We will use the Auto data set in the ISLR package.

library(ISLR)
library(tidyverse) 
library(knitr)
library(tidymodels)

head(Auto) %>%
  kable()

mpg	cylinders	displacement	horsepower	weight	acceleration	year	origin	name
18	8	307	130	3504	12.0	70	1	chevrolet chevelle malibu
15	8	350	165	3693	11.5	70	1	buick skylark 320
18	8	318	150	3436	11.0	70	1	plymouth satellite
16	8	304	150	3433	12.0	70	1	amc rebel sst
17	8	302	140	3449	10.5	70	1	ford torino
15	8	429	198	4341	10.0	70	1	ford galaxie 500

Before we begin, be sure to set the seed for reproducibility.

set.seed(445)

0.1 Validation Set Approach

Using \(k = 10\)-fold CV, compute the \(k\)-fold CV estimate of the test MSE for polynomial models of order \(i = 1, \dots, 10\). (Hint: you can use the poly function in your formula to specify a polynomial model.)
Plot the estimated test MSE vs. the polynomial order.
Which of these models would you choose?

Write your own \(k\)-fold CV function that will calculate CV for the \(KNN\) Regression model.

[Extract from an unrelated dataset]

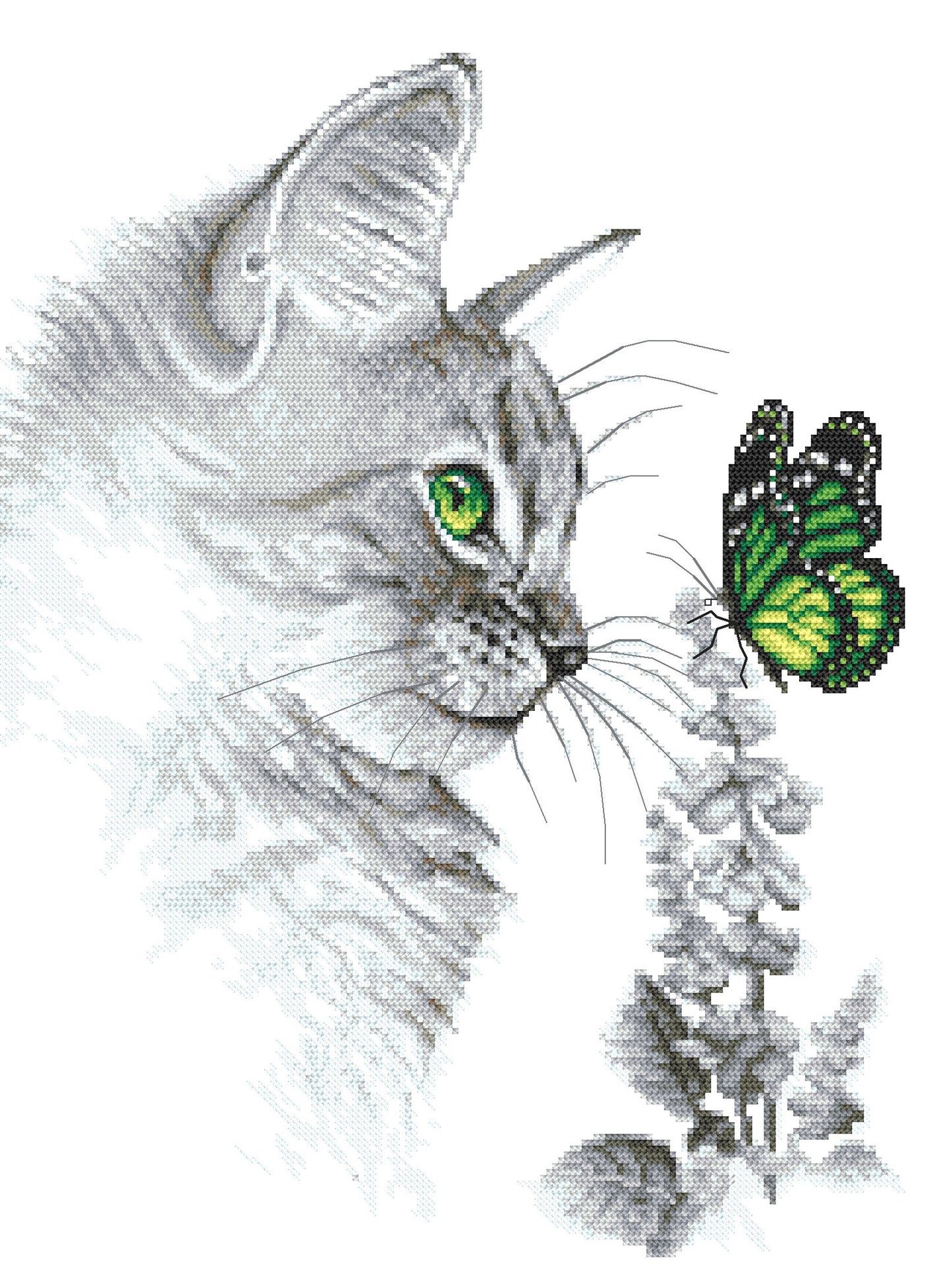 Kitten with butterfly - digital cross stitch pattern, pdf,.hks- smartphone pattern,instant download pattern.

You function should take as parameters
- CV \(k\) value
- KNN \(K\) value
- Data
- A vector of names (character) of predictor columns
- A character string of the response column
And return the estimated test MSE.
Use your function to estimate the test MSE using 10-fold CV for KNN models with \(K = 1, 5, 10, 20, 100\) of a model predicting mpg using the horsepower predictor variable in the Auto data set.
Compare your results to the previous \(k\)-Fold CV method.